Poster from queer clubnight Crossbreed in London reading 'we believe in queer utopias'

Queer utopias and mutual care

2 Mar, 2022

In the little box room study where I do my writing hangs a banner from Black Lodge Press. QUEER UTOPIAS ARE NOT FANTASIES, it says. QUEER UTOPIAS ARE NECESSITIES. And at a time when things feels far closer to dystopia than utopia, that’s something that’s been playing on my mind. I’ve been thinking a lot about the necessity of mutual care, and how we look after each other when times are tough.

There are lots of ways humans can take care of each other, but for me the simplest ones often feel the most beautiful, and the most effective. I’ve mentioned before how platonic intimacy is very much my jam; whether that’s through physical affection (here’s a lovely article I linked to last time I mentioned this) or co-creating dynamics that feel authentic and accepting, where we can witness and cheerlead and support each other.

I’m very grateful to have a number of people in my life who sort me right out just by being in their presence. And tangible acts of care can be so meaningful; this weekend, I spent some time at a friend’s house, and between being cooked for, given advice and laughing at films together late into the night, I was nourished in every sense of the word.

When the world seems chaotic, cruel and terrifying, our nervous systems are activated, setting off our ‘fight or flight’ threat response. This is instinctive; it happens at an animal level, as part of our physiology. Which might explain that sudden, impulsive desire to bunker down in our homes, to say fuck this and chip everything off for a cabin in the woods, or a dissociative sense of not being able to take in anything more (fight or flight also includes freeze, hide and fawn as options, and I’d say fully noping out – whether physically or cognitively – falls somewhere between freeze and hide). Again, this is animal. This is human. Not good or bad or strong or weak.

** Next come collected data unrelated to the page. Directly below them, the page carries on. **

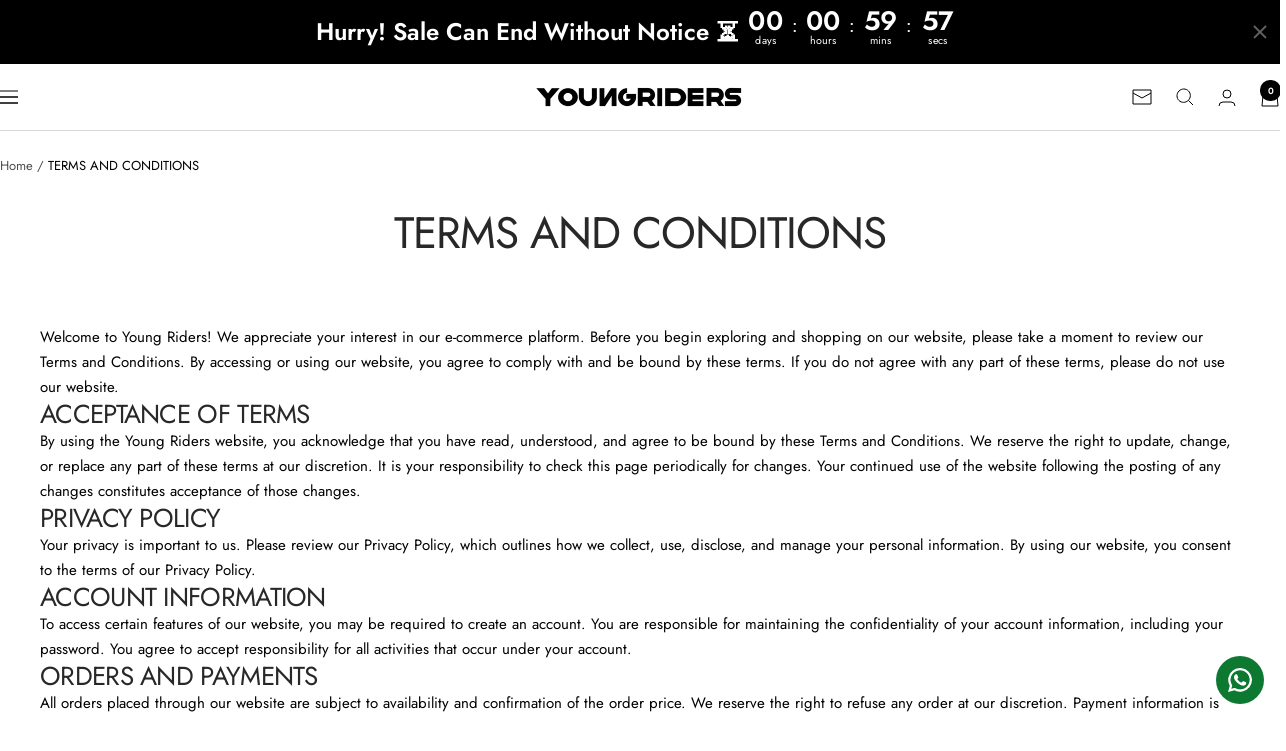

--- FILE ---
content_type: text/javascript
request_url: https://youngridersclothing.com/cdn/shop/t/6/assets/custom.js?v=167639537848865775061749797486
body_size: -676
content:
//# sourceMappingURL=/cdn/shop/t/6/assets/custom.js.map?v=167639537848865775061749797486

There are many ways to calm our nervous systems, but one of the most powerful is the concept of co-regulation. That by physically being in the same space, by being near each other, we can significantly affect each other’s physiological processes, from the depth of our breathing to the rate of our heartbeats, without even consciously trying.

This is part of what makes mutual care so essential; our bodies, hearts and minds can be all be soothed by just being near people who care about us. And if those people are also taking care of other physical and emotional needs we may have? That’s all the more restorative. The benefits work both ways: providing we have capacity for it, studies have shown that helping others can boost our moods and self-esteem.

All that to say: our in-person connection and care is important, and especially so right now. Whether that happens on a one-to-one basis or as part of larger groups, collectives, or communes, mutual care is a long-standing queer tradition, and an integral part of building or at least getting closer to those oh-so-necessary queer utopias. I especially loved this description from this article about living on a queer commune:

In a world that is steeped in digital media, it feels like a radical act to carve out a physical space and call it ours. The internet has provided a safe space for millions of young queers who may have no where else to turn in their small towns or their conservative families or their own total confusion, it’s true, but I want those people to know there are places where we can meet face to face, get our hands dirty together, fight and fuck and listen and forgive and live, without any screens to separate us… I want to acknowledge how important queer land is, how grateful we should all feel for it, and how capable we all are of creating it and keeping this legacy alive. I want to help lead a queer revolution in the woods because living here has made me see that we can.

I too want to help lead a queer revolution in the woods. But in the meantime I’ll settle for having my friends be there to listen to me, support me and feed me baked goods while we process everything that’s happening out there in the world.